### [Quellenauszug]
12. Dekoder (700) zum Dekodieren eines kodierten Signals, umfassend gemäß eines Quellenfilter-Modells
kodierte Sprache, wobei die Sprache mit einem mit einem zeit-variierenden Filter (104)
gefilterten Quellensignal modelliert wird, und der Dekoder umfasst:
ein Eingangsmodul zum Empfang eines kodierten Signals über ein Kommunikationsmedium;
und
ein Signalverarbeitungsmodul (702), welches konfiguriert ist, in Intervallen während
des Dekodierens des kodierten Signals einen Index eines entsprechenden quantisierten
Vektors aus dem kodierten Signal zu bestimmen, wobei sich jeder Vektor auf eine Korrelation
zwischen Abschnitten des einen Wiederholungsgrad aufweisenden modellierten Quellensignals
bezieht;
wobei das Signalverarbeitungsmodul (702) weiterhin konfiguriert ist, einmal pro Anzahl
der Intervalle eine Anzeige eines Kodebuchs (302) anhand des kodierten Signals zu
bestimmen, das angezeigte Kodebuch aus der Mehrzahl von Kodebüchern der Vektoren auszuwählen,
und das ausgewählte Kodebuch zum Bestimmen der Vektoren der Anzahl von Intervallen
anhand ihrer entsprechenden Indizes zu verwenden; und
der Dekoder weiterhin ein Ausgabemodul (708) aufweist, welches konfiguriert ist, ein
dekodiertes Sprachsignal auf Basis der bestimmten Vektoren zu erzeugen, und das dekodierte
Sprachsignal an ein Ausgabegerät auszugeben.
13. Verfahren nach Anspruch 11 oder Dekoder nach Anspruch 12, wobei: die Dekodierung über
eine Mehrzahl von Frames (106) durchgeführt wird, wobei jedes Frame eine Mehrzahl
von Subframes (108) umfasst; jedes der Intervalle ein Subframe (108) ist; und unter
Anzahl die Anzahl der Subframes (108) pro Frame (106) zu verstehen ist derart, dass
die Bestimmung und die Auswahl einmal pro Frame (106) durchgeführt wird.
14. Verfahren nach Anspruch 1 oder 11, Encoder nach Anspruch 2, oder Dekoder nach Anspruch
12, wobei es sich um eine Anzahl von eins handelt.
15. Verfahren nach Anspruch 11 oder Verfahren oder Dekoder nach einem der Ansprüche 12
bis 14, wobei die Erzeugung des dekodierten Sprachsignals auf Basis der bestimmten
Vektoren den Einsatz eines Langzeitprädiktion-Synthesefilters umfasst.

### [Materialauszüge]
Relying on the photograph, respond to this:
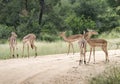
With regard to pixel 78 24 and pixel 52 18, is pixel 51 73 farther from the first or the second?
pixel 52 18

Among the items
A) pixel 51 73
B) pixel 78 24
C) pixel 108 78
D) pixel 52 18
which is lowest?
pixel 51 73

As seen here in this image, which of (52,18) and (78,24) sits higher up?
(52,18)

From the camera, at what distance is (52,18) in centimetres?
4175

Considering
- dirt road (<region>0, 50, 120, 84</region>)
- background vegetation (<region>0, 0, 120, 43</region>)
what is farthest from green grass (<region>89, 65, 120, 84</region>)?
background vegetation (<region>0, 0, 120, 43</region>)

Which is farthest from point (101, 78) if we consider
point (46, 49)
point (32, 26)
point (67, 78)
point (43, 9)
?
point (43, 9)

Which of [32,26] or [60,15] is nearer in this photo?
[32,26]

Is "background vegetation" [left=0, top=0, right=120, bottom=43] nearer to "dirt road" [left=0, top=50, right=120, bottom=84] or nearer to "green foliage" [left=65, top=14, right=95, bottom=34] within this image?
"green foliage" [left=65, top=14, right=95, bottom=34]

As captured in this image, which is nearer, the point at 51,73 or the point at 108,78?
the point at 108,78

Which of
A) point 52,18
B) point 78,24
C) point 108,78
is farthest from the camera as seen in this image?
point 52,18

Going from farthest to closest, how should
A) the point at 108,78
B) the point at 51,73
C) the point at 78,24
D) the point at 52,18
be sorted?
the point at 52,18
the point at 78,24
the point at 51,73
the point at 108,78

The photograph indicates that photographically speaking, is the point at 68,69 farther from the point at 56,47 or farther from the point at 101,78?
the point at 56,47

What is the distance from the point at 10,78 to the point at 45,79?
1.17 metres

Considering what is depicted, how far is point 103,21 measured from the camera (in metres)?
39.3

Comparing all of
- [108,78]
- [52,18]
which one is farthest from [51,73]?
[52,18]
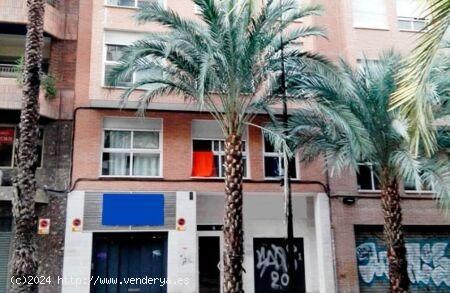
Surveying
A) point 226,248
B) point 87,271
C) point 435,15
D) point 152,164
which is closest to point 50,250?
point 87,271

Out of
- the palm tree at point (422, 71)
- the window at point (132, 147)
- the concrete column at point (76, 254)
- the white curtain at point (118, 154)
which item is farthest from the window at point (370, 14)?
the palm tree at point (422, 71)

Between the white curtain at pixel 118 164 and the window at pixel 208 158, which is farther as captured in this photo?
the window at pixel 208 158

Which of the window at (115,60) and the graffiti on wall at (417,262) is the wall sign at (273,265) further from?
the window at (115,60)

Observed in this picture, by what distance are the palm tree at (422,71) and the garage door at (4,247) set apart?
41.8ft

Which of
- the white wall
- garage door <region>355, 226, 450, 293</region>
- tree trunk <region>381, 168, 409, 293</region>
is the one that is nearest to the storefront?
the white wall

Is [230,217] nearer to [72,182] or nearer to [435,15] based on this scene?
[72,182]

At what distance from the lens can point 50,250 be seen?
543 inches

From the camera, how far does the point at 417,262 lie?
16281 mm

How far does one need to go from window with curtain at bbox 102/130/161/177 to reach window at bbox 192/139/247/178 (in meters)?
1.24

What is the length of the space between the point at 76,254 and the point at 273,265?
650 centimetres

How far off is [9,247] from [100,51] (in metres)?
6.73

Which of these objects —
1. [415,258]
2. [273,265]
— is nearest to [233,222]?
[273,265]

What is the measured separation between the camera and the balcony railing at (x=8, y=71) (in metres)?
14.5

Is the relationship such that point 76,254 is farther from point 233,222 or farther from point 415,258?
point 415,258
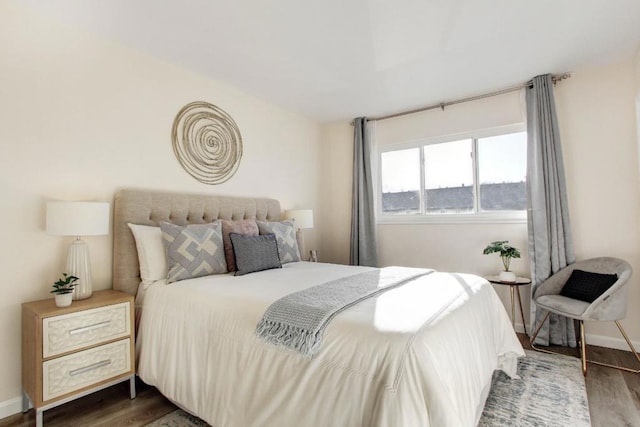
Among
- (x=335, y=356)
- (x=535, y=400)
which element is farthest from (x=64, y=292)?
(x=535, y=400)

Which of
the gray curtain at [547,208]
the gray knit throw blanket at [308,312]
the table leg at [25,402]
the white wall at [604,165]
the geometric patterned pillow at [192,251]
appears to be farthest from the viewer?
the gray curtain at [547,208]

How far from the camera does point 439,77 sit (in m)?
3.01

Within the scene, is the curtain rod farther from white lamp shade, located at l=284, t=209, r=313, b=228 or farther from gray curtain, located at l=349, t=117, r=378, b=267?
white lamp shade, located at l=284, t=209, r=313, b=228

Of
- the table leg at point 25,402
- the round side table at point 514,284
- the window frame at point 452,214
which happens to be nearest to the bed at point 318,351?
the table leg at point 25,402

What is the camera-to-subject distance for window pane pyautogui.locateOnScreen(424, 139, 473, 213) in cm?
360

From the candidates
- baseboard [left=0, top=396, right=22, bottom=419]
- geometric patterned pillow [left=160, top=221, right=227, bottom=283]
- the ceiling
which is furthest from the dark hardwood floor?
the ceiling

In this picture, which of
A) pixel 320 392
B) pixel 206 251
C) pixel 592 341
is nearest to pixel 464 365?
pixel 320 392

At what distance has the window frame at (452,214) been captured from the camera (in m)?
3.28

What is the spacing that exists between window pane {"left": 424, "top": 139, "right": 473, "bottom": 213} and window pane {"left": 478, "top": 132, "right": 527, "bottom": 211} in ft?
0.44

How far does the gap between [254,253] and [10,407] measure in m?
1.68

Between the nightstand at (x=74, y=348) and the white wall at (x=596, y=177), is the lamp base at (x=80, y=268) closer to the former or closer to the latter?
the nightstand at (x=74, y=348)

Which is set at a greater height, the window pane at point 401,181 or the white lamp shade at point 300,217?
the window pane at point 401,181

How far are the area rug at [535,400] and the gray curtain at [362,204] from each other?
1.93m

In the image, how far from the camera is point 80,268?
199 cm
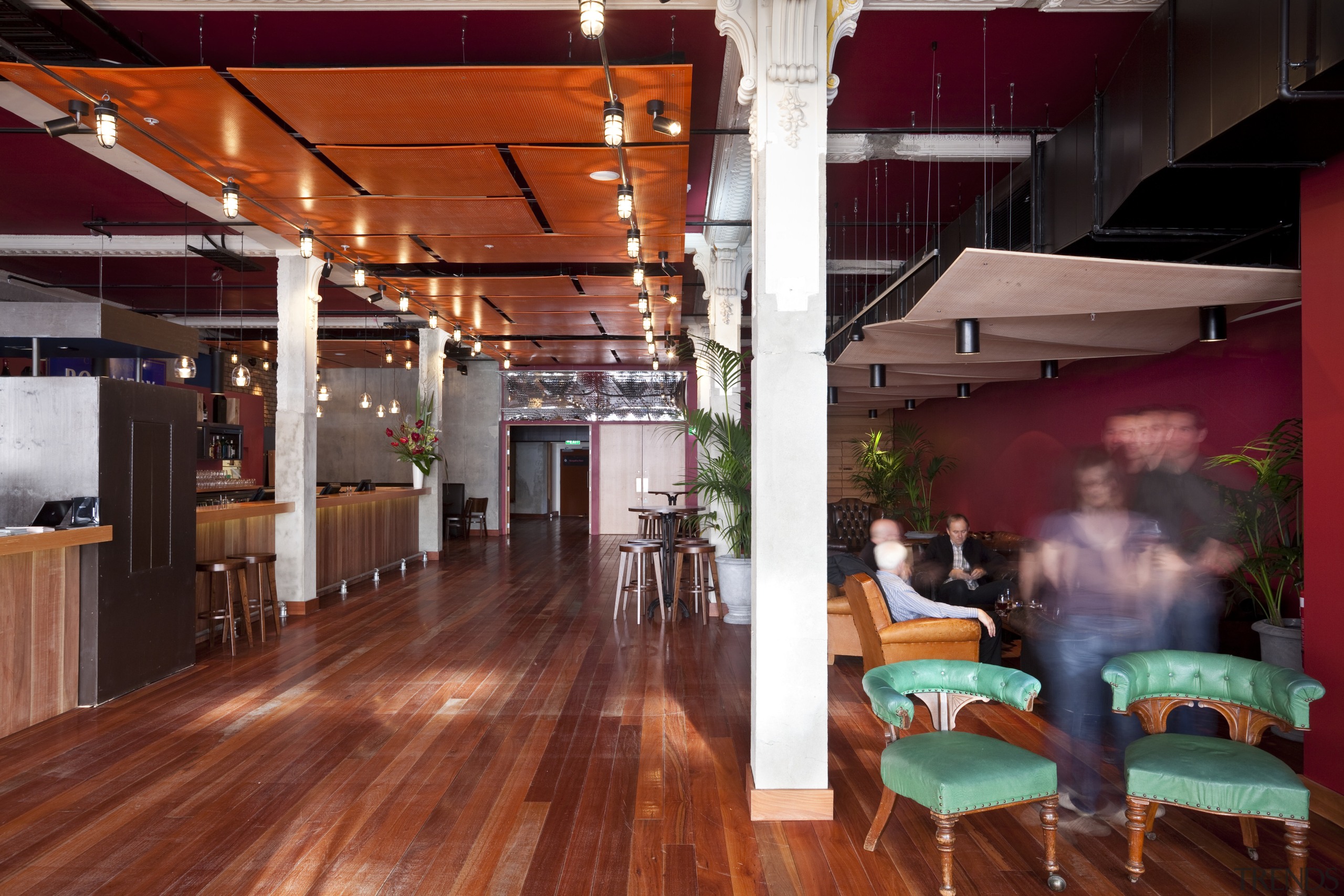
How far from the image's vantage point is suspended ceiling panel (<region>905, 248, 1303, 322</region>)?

### [Aufgaben]
a) Gib aus dem Auszug zum Sprachdekoder den Abschnitt von „13. Verfahren nach“ bis einschließlich „(106) durchgeführt wird.“ unverändert aus.
b) Beantworte anhand des Auszugs zum Sprachdekoder die folgenden drei Punkte:
(i) Welches Modul empfängt laut Anspruch 12 das kodierte Signal, und worüber?
(ii) Wie oft werden laut Anspruch 13 die Bestimmung und die Auswahl durchgeführt?
(iii) Was umfasst laut Anspruch 15 die Erzeugung des dekodierten Sprachsignals auf Basis der bestimmten Vektoren?

### [Lösungen]
a)
13. Verfahren nach Anspruch 11 oder Dekoder nach Anspruch 12, wobei: die Dekodierung über
eine Mehrzahl von Frames (106) durchgeführt wird, wobei jedes Frame eine Mehrzahl
von Subframes (108) umfasst; jedes der Intervalle ein Subframe (108) ist; und unter
Anzahl die Anzahl der Subframes (108) pro Frame (106) zu verstehen ist derart, dass
die Bestimmung und die Auswahl einmal pro Frame (106) durchgeführt wird.

b)
(i) Ein Eingangsmodul empfängt das kodierte Signal über ein Kommunikationsmedium.
(ii) Sie werden einmal pro Frame (106) durchgeführt.
(iii) Sie umfasst den Einsatz eines Langzeitprädiktion-Synthesefilters.